A study finds that teenagers who smoke, or expoesed to second-hand smoke, face a much higher risk of developing metabolic syndrome, disorders associated with obesity that increases the chances of heart attack, stroke and diabetes.
In the study, published Monday in the American Heart Association online journal Circulation, researchers found that 6 percent of 12- to 19-year-olds had metabolic syndrome and that the prevalence increased with exposure to tobacco smoke.

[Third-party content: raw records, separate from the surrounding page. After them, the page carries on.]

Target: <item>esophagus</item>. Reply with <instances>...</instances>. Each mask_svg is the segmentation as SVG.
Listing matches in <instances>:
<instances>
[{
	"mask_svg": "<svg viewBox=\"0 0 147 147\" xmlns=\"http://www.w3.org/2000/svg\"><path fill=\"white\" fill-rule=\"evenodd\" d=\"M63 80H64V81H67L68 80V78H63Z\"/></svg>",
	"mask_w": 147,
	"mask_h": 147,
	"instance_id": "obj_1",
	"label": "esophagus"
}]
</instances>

"This is the first study to link this syndrome, which most people associate with obesity, to secondhand smoke," said Dr. Michael Weitzman of the University of Rochester in New York, who led the study.
Weitzman's team looked at data on 2,273 adolescents aged 12 to 19, and found those who were overweight and had been exposed to tobacco smoke were most likely to have the metabolic syndrome.
Only 1.2 percent of those in the study whose cotinine levels indicated no exposure to smoke had the metabolic syndrome, while 8.7 percent of those who smoked had the syndrome and 5.4 percent of those with levels indicating exposure to secondhand smoke did.
And it was worse for overweight teens. The researchers found that 23.6 percent of overweight teen smokers had metabolic syndrome.
"So being around smokers can increase the risk by fivefold, while active smoking increases the sixfold," Weitzman said. "And the effects occur at low levels of exposure."
Because metabolic syndrome often leads to serious medical problems later in life, "the 30 percent or more of children growing up in households with a smoker are at vastly increased risk for morbidity and mortality," he said.